== 提供文本 ==
对接扣子双向流式 TTS Demo

Web端对接Demo

<!DOCTYPE html>
<html lang="zh-CN">

<head>
    <meta charset="UTF-8">
    <title>TTS 测试</title>
</head>

<body>
    <h1>TTS 测试页面</h1>
    <textarea id="textInput" rows="4" cols="50">真正的成长，是学会接受自己的不完美。</textarea><br>
    <button onclick="sendText()">发送文本</button>

    <script>

        class PCMAudioPlayer {
            constructor(sampleRate) {
                this.sampleRate = sampleRate;
                this.audioContext = null;
                this.audioQueue = [];
                this.isPlaying = false;
                this.currentSource = null;
                const bufferThreshold = 2;
            }

            connect() {
                if (!this.audioContext) {
                    this.audioContext = new (window.AudioContext || window.webkitAudioContext)();
                }
            }

            pushPCM(arrayBuffer) {
                this.audioQueue.push(arrayBuffer);
                this._playNextAudio();
            }

            /**
             * 将arrayBuffer转为audioBuffer
             */
            _bufferPCMData(pcmData) {
                const sampleRate = this.sampleRate; // 设置为 PCM 数据的采样率
                const length = pcmData.byteLength / 2; // 假设 PCM 数据为 16 位，需除以 2
                const audioBuffer = this.audioContext.createBuffer(1, length, sampleRate);
                const channelData = audioBuffer.getChannelData(0);
                const int16Array = new Int16Array(pcmData); // 将 PCM 数据转换为 Int16Array

                for (let i = 0; i < length; i++) {
                    // 将 16 位 PCM 转换为浮点数 (-1.0 到 1.0)
                    channelData[i] = int16Array[i] / 32768; // 16 位数据转换范围
                }
                let audioLength = length / sampleRate * 1000;
                console.log(`prepare audio: ${length} samples, ${audioLength} ms`)
===
== 数据摘录 ==
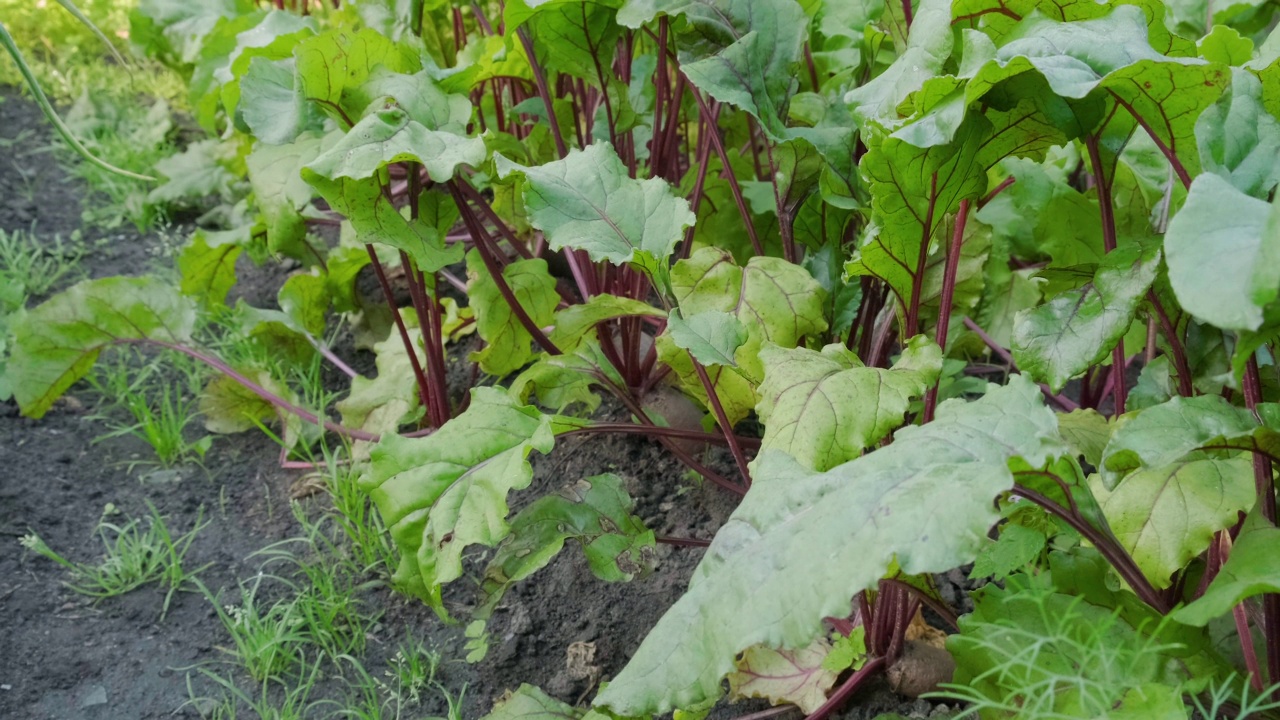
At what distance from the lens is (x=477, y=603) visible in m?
===
**练习任务 1**
在这段 TTS 对接 Demo 中，文本输入框里预先填好的句子是什么？
**练习任务 2**
列出 TTS 对接 Demo 里 PCMAudioPlayer 的构造函数通过 this 赋值的全部属性名。

**书面作答 1**
真正的成长，是学会接受自己的不完美。

**书面作答 2**
sampleRate、audioContext、audioQueue、isPlaying、currentSource